Not only the economic but the social aspect of changes in the currency exchange rate also need to be taken into account. Even though the currency depreciation is not on a scale to cause economic problems, it can be said that debt service for individuals with their income in GEL and obligations in USD has become proportionally expensive. In this part, the Minister of Finance’s claim about the importance of reducing dollarization (for instance, loan dollarization) is relevant.
In regard to the reasons behind the changes in the exchange rate, the GEL exchange rate expressesa certain value of the national currency denominated in the national currency of another country. If the GEL supply and demand vis-à-vis USD is high, the GEL exchange rate depreciates. If there is a high demand on GEL and a large supply of USD, the GEL exchange rate appreciates. The volume (supply) of GEL at the market is largely affected by the National Bank’s monetary policy and partially by the government’s fiscal policy. USD supply depends on multiple factors (foreign trade, foreign investments, remittances, change in foreign debt, etc.). Apart from real factors, the expectations of market stakeholders also affect currency supply and demand. If market participants expect a depreciation of a certain currency exchange rate in the nearest future, this expectation changes economic behaviour the same day and the expectation is reflected in an immediate depreciation of a currency.
Of additional note is that in order to clarify the changes in the currency exchange rate in a specific short-term period, it is important to know about the changes in currency flows. The quarterly or yearly aggregated data do not provide the necessary information in this regard and only allow the possibility to make a general assessment. Comprehensive information in regard to currency inflows and outflows in the country is given in the balance of payments. However, this information is published with a delay and leaves room for only a post-factum analysis of the situation. Data about certain components (for instance, foreign trade, remittances, etc.) of the balance of payments are published sooner although the aforementioned data are not available given that the current month has not yet come to an end. Therefore, only those bodies which have access to information in real time (the National Bank, the government’s economic team) are able to make a complete analysis.

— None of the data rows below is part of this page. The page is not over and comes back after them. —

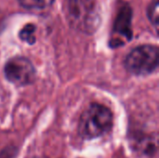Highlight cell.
<instances>
[{
  "label": "cell",
  "mask_w": 159,
  "mask_h": 158,
  "mask_svg": "<svg viewBox=\"0 0 159 158\" xmlns=\"http://www.w3.org/2000/svg\"><path fill=\"white\" fill-rule=\"evenodd\" d=\"M70 23L81 32L91 34L99 25V14L93 0H67Z\"/></svg>",
  "instance_id": "2"
},
{
  "label": "cell",
  "mask_w": 159,
  "mask_h": 158,
  "mask_svg": "<svg viewBox=\"0 0 159 158\" xmlns=\"http://www.w3.org/2000/svg\"><path fill=\"white\" fill-rule=\"evenodd\" d=\"M35 26L32 23L25 25L20 32V38L30 45H33L35 42Z\"/></svg>",
  "instance_id": "7"
},
{
  "label": "cell",
  "mask_w": 159,
  "mask_h": 158,
  "mask_svg": "<svg viewBox=\"0 0 159 158\" xmlns=\"http://www.w3.org/2000/svg\"><path fill=\"white\" fill-rule=\"evenodd\" d=\"M158 0H153L148 7L147 15L151 23L155 26L156 29L158 27Z\"/></svg>",
  "instance_id": "8"
},
{
  "label": "cell",
  "mask_w": 159,
  "mask_h": 158,
  "mask_svg": "<svg viewBox=\"0 0 159 158\" xmlns=\"http://www.w3.org/2000/svg\"><path fill=\"white\" fill-rule=\"evenodd\" d=\"M130 20H131V10L129 7H123L122 11L119 13L115 24V33L124 37L126 40L131 39V30H130Z\"/></svg>",
  "instance_id": "5"
},
{
  "label": "cell",
  "mask_w": 159,
  "mask_h": 158,
  "mask_svg": "<svg viewBox=\"0 0 159 158\" xmlns=\"http://www.w3.org/2000/svg\"><path fill=\"white\" fill-rule=\"evenodd\" d=\"M4 73L6 78L17 86L32 84L35 79V69L33 63L24 57H14L8 60Z\"/></svg>",
  "instance_id": "4"
},
{
  "label": "cell",
  "mask_w": 159,
  "mask_h": 158,
  "mask_svg": "<svg viewBox=\"0 0 159 158\" xmlns=\"http://www.w3.org/2000/svg\"><path fill=\"white\" fill-rule=\"evenodd\" d=\"M20 5L30 10H42L50 7L54 0H18Z\"/></svg>",
  "instance_id": "6"
},
{
  "label": "cell",
  "mask_w": 159,
  "mask_h": 158,
  "mask_svg": "<svg viewBox=\"0 0 159 158\" xmlns=\"http://www.w3.org/2000/svg\"><path fill=\"white\" fill-rule=\"evenodd\" d=\"M158 47L154 45H141L133 48L127 56L125 66L136 75H147L158 66Z\"/></svg>",
  "instance_id": "3"
},
{
  "label": "cell",
  "mask_w": 159,
  "mask_h": 158,
  "mask_svg": "<svg viewBox=\"0 0 159 158\" xmlns=\"http://www.w3.org/2000/svg\"><path fill=\"white\" fill-rule=\"evenodd\" d=\"M114 123L112 111L99 103L90 104L81 115L78 132L85 140L101 137L111 130Z\"/></svg>",
  "instance_id": "1"
}]
</instances>
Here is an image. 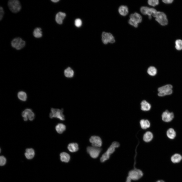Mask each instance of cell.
Listing matches in <instances>:
<instances>
[{
    "label": "cell",
    "instance_id": "cell-39",
    "mask_svg": "<svg viewBox=\"0 0 182 182\" xmlns=\"http://www.w3.org/2000/svg\"><path fill=\"white\" fill-rule=\"evenodd\" d=\"M59 0H51V1L53 2L56 3L59 1Z\"/></svg>",
    "mask_w": 182,
    "mask_h": 182
},
{
    "label": "cell",
    "instance_id": "cell-30",
    "mask_svg": "<svg viewBox=\"0 0 182 182\" xmlns=\"http://www.w3.org/2000/svg\"><path fill=\"white\" fill-rule=\"evenodd\" d=\"M175 47L176 50H182V40L180 39L176 40L175 42Z\"/></svg>",
    "mask_w": 182,
    "mask_h": 182
},
{
    "label": "cell",
    "instance_id": "cell-24",
    "mask_svg": "<svg viewBox=\"0 0 182 182\" xmlns=\"http://www.w3.org/2000/svg\"><path fill=\"white\" fill-rule=\"evenodd\" d=\"M141 128L143 129H146L150 127V123L147 120L142 119L140 122Z\"/></svg>",
    "mask_w": 182,
    "mask_h": 182
},
{
    "label": "cell",
    "instance_id": "cell-37",
    "mask_svg": "<svg viewBox=\"0 0 182 182\" xmlns=\"http://www.w3.org/2000/svg\"><path fill=\"white\" fill-rule=\"evenodd\" d=\"M162 1L165 4H169L172 3L173 1V0H163Z\"/></svg>",
    "mask_w": 182,
    "mask_h": 182
},
{
    "label": "cell",
    "instance_id": "cell-29",
    "mask_svg": "<svg viewBox=\"0 0 182 182\" xmlns=\"http://www.w3.org/2000/svg\"><path fill=\"white\" fill-rule=\"evenodd\" d=\"M147 72L149 75L152 76H154L157 73V70L154 67L150 66L148 69Z\"/></svg>",
    "mask_w": 182,
    "mask_h": 182
},
{
    "label": "cell",
    "instance_id": "cell-19",
    "mask_svg": "<svg viewBox=\"0 0 182 182\" xmlns=\"http://www.w3.org/2000/svg\"><path fill=\"white\" fill-rule=\"evenodd\" d=\"M118 11L121 15L125 16L128 13V8L126 6L122 5L119 7Z\"/></svg>",
    "mask_w": 182,
    "mask_h": 182
},
{
    "label": "cell",
    "instance_id": "cell-16",
    "mask_svg": "<svg viewBox=\"0 0 182 182\" xmlns=\"http://www.w3.org/2000/svg\"><path fill=\"white\" fill-rule=\"evenodd\" d=\"M129 17L130 19L133 20L138 23L141 22L142 20L141 16L140 14L136 12L131 14Z\"/></svg>",
    "mask_w": 182,
    "mask_h": 182
},
{
    "label": "cell",
    "instance_id": "cell-22",
    "mask_svg": "<svg viewBox=\"0 0 182 182\" xmlns=\"http://www.w3.org/2000/svg\"><path fill=\"white\" fill-rule=\"evenodd\" d=\"M182 157L180 154H175L171 157V160L173 163H175L179 162L182 160Z\"/></svg>",
    "mask_w": 182,
    "mask_h": 182
},
{
    "label": "cell",
    "instance_id": "cell-20",
    "mask_svg": "<svg viewBox=\"0 0 182 182\" xmlns=\"http://www.w3.org/2000/svg\"><path fill=\"white\" fill-rule=\"evenodd\" d=\"M153 137V135L152 133L150 131H148L144 134L143 140L145 142H148L151 141Z\"/></svg>",
    "mask_w": 182,
    "mask_h": 182
},
{
    "label": "cell",
    "instance_id": "cell-5",
    "mask_svg": "<svg viewBox=\"0 0 182 182\" xmlns=\"http://www.w3.org/2000/svg\"><path fill=\"white\" fill-rule=\"evenodd\" d=\"M143 173L141 170L134 168L129 172L128 176L132 180H137L141 178L143 175Z\"/></svg>",
    "mask_w": 182,
    "mask_h": 182
},
{
    "label": "cell",
    "instance_id": "cell-34",
    "mask_svg": "<svg viewBox=\"0 0 182 182\" xmlns=\"http://www.w3.org/2000/svg\"><path fill=\"white\" fill-rule=\"evenodd\" d=\"M75 25L77 27H79L81 26L82 24L81 20L80 19H77L75 21Z\"/></svg>",
    "mask_w": 182,
    "mask_h": 182
},
{
    "label": "cell",
    "instance_id": "cell-9",
    "mask_svg": "<svg viewBox=\"0 0 182 182\" xmlns=\"http://www.w3.org/2000/svg\"><path fill=\"white\" fill-rule=\"evenodd\" d=\"M102 42L105 44L108 43H113L115 42L114 37L110 33L103 32L102 34Z\"/></svg>",
    "mask_w": 182,
    "mask_h": 182
},
{
    "label": "cell",
    "instance_id": "cell-35",
    "mask_svg": "<svg viewBox=\"0 0 182 182\" xmlns=\"http://www.w3.org/2000/svg\"><path fill=\"white\" fill-rule=\"evenodd\" d=\"M148 7L143 6L140 8V11L142 14L143 15H146V12Z\"/></svg>",
    "mask_w": 182,
    "mask_h": 182
},
{
    "label": "cell",
    "instance_id": "cell-6",
    "mask_svg": "<svg viewBox=\"0 0 182 182\" xmlns=\"http://www.w3.org/2000/svg\"><path fill=\"white\" fill-rule=\"evenodd\" d=\"M11 44L13 48L19 50L25 47L26 42L20 37H17L14 38L12 41Z\"/></svg>",
    "mask_w": 182,
    "mask_h": 182
},
{
    "label": "cell",
    "instance_id": "cell-3",
    "mask_svg": "<svg viewBox=\"0 0 182 182\" xmlns=\"http://www.w3.org/2000/svg\"><path fill=\"white\" fill-rule=\"evenodd\" d=\"M8 7L12 12L16 13L20 10L21 7L20 2L18 0H10L8 2Z\"/></svg>",
    "mask_w": 182,
    "mask_h": 182
},
{
    "label": "cell",
    "instance_id": "cell-4",
    "mask_svg": "<svg viewBox=\"0 0 182 182\" xmlns=\"http://www.w3.org/2000/svg\"><path fill=\"white\" fill-rule=\"evenodd\" d=\"M51 111L49 116L51 118H58L61 120H64L65 117L63 114V109H61L52 108L51 109Z\"/></svg>",
    "mask_w": 182,
    "mask_h": 182
},
{
    "label": "cell",
    "instance_id": "cell-15",
    "mask_svg": "<svg viewBox=\"0 0 182 182\" xmlns=\"http://www.w3.org/2000/svg\"><path fill=\"white\" fill-rule=\"evenodd\" d=\"M25 154L26 157L27 159H32L34 156V151L32 148H27L26 150Z\"/></svg>",
    "mask_w": 182,
    "mask_h": 182
},
{
    "label": "cell",
    "instance_id": "cell-21",
    "mask_svg": "<svg viewBox=\"0 0 182 182\" xmlns=\"http://www.w3.org/2000/svg\"><path fill=\"white\" fill-rule=\"evenodd\" d=\"M60 156L61 161L65 163L68 162L70 159V155L65 152L61 153L60 154Z\"/></svg>",
    "mask_w": 182,
    "mask_h": 182
},
{
    "label": "cell",
    "instance_id": "cell-8",
    "mask_svg": "<svg viewBox=\"0 0 182 182\" xmlns=\"http://www.w3.org/2000/svg\"><path fill=\"white\" fill-rule=\"evenodd\" d=\"M101 151V149L99 147L92 146H88L87 148V153L93 158H96L98 157Z\"/></svg>",
    "mask_w": 182,
    "mask_h": 182
},
{
    "label": "cell",
    "instance_id": "cell-36",
    "mask_svg": "<svg viewBox=\"0 0 182 182\" xmlns=\"http://www.w3.org/2000/svg\"><path fill=\"white\" fill-rule=\"evenodd\" d=\"M4 11L2 7H0V20H1L2 19L4 15Z\"/></svg>",
    "mask_w": 182,
    "mask_h": 182
},
{
    "label": "cell",
    "instance_id": "cell-18",
    "mask_svg": "<svg viewBox=\"0 0 182 182\" xmlns=\"http://www.w3.org/2000/svg\"><path fill=\"white\" fill-rule=\"evenodd\" d=\"M67 148L71 152H76L79 149L78 145L77 143H71L68 145Z\"/></svg>",
    "mask_w": 182,
    "mask_h": 182
},
{
    "label": "cell",
    "instance_id": "cell-25",
    "mask_svg": "<svg viewBox=\"0 0 182 182\" xmlns=\"http://www.w3.org/2000/svg\"><path fill=\"white\" fill-rule=\"evenodd\" d=\"M34 36L35 38H39L42 36V32L41 28L39 27L35 28L33 33Z\"/></svg>",
    "mask_w": 182,
    "mask_h": 182
},
{
    "label": "cell",
    "instance_id": "cell-2",
    "mask_svg": "<svg viewBox=\"0 0 182 182\" xmlns=\"http://www.w3.org/2000/svg\"><path fill=\"white\" fill-rule=\"evenodd\" d=\"M172 86L171 84H167L159 87L158 89V95L162 97L169 95L172 93Z\"/></svg>",
    "mask_w": 182,
    "mask_h": 182
},
{
    "label": "cell",
    "instance_id": "cell-12",
    "mask_svg": "<svg viewBox=\"0 0 182 182\" xmlns=\"http://www.w3.org/2000/svg\"><path fill=\"white\" fill-rule=\"evenodd\" d=\"M162 117L164 121L168 122L172 120L174 117V115L173 112H170L168 110H166L163 112Z\"/></svg>",
    "mask_w": 182,
    "mask_h": 182
},
{
    "label": "cell",
    "instance_id": "cell-33",
    "mask_svg": "<svg viewBox=\"0 0 182 182\" xmlns=\"http://www.w3.org/2000/svg\"><path fill=\"white\" fill-rule=\"evenodd\" d=\"M6 158L3 156L0 157V165L1 166L4 165L6 163Z\"/></svg>",
    "mask_w": 182,
    "mask_h": 182
},
{
    "label": "cell",
    "instance_id": "cell-11",
    "mask_svg": "<svg viewBox=\"0 0 182 182\" xmlns=\"http://www.w3.org/2000/svg\"><path fill=\"white\" fill-rule=\"evenodd\" d=\"M89 141L92 146L96 147H100L102 145V141L101 138L97 136H93L89 139Z\"/></svg>",
    "mask_w": 182,
    "mask_h": 182
},
{
    "label": "cell",
    "instance_id": "cell-28",
    "mask_svg": "<svg viewBox=\"0 0 182 182\" xmlns=\"http://www.w3.org/2000/svg\"><path fill=\"white\" fill-rule=\"evenodd\" d=\"M157 11L156 10L153 8L148 7L146 13V15H147L149 16L151 15L154 17Z\"/></svg>",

The external factor – the difficult economic situation in Turkey – which is said to be affecting the GEL exchange rate is indeed one of the reasons which possibly affected the GEL depreciation. This is because Turkey is one of Georgia’s main trade partners. However, it is currently impossible to assert whether or not the external factor alone is the only or the main factor spurring on the depreciation of the exchange rate because respective data still remain unavailable.